For deeper observability — watcher status, checkpoint values, and per-snapshot file counts — see the Observability page.
Pausing Ingestion
To pause scheduled ingestion from Data Portal:
- Open the table in the Tables view.
- Click Pause Ingestion.
This sets
"enabled": "false" on the IcebergIngestionTask. Any run currently in progress completes normally. Existing segments and the last checkpoint are preserved — when you re-enable, ingestion resumes from where it left off.
Frequently Asked Questions
The Validate step fails — what should I check?
- Confirm the access key has
glue:GetTable, glue:GetDatabase, and s3:GetObject permissions (or equivalent for S3 Tables).
- Verify the region matches where your Glue database or S3 bucket lives.
- For Glue REST, ensure the warehouse value is your numeric AWS account ID, not an account alias.
Can I onboard multiple tables from the same catalog?
Yes. After creating the first table, start the wizard again and reuse the same connection credentials. Each table is registered as an independent Pinot table with its own ingestion schedule.
The table was created but ingestion hasn’t started — what should I check?
Data Portal triggers the first ingestion run automatically after table creation. If ingestion hasn’t started, check the table’s detail page for an error status and review the error message. You can also trigger a run manually via the trigger API.

STORED DATA -
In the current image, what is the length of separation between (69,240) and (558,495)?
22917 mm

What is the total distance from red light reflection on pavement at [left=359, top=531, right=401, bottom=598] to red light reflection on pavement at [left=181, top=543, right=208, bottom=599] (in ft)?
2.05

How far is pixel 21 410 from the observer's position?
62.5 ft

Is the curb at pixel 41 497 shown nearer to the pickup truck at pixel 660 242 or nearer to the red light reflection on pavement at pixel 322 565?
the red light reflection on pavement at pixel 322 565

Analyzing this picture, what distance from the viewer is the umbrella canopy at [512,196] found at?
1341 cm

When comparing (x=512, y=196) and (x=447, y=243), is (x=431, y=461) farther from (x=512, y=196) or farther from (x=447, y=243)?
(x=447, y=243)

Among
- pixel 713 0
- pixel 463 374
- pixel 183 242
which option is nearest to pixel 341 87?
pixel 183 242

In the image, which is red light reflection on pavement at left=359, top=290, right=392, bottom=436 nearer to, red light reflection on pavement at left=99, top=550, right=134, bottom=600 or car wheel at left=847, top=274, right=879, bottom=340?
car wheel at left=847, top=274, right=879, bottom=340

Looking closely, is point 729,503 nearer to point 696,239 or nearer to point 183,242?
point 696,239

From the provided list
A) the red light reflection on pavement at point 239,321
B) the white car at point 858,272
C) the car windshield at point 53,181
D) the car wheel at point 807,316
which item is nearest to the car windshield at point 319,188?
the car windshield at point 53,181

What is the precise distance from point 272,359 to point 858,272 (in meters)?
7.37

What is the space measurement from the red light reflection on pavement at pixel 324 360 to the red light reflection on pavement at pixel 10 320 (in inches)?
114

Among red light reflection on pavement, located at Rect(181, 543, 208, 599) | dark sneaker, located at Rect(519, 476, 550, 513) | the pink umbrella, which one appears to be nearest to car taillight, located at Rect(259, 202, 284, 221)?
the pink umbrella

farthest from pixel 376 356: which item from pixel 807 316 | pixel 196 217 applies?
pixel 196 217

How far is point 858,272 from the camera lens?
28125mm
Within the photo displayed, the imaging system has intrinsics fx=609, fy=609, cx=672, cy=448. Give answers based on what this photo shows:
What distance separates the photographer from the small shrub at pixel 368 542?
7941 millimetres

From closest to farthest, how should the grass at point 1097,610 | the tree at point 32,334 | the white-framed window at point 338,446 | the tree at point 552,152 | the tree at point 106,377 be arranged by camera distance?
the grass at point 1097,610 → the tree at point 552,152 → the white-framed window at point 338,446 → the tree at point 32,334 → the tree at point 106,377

WHAT TO DO - Extract the passage from the Data Portal ingestion text above, beginning at the words "Data Portal triggers" and stopping after "the trigger API.", and copy it word for word.

ANSWER TO THIS EXERCISE -
Data Portal triggers the first ingestion run automatically after table creation. If ingestion hasn’t started, check the table’s detail page for an error status and review the error message. You can also trigger a run manually via the trigger API.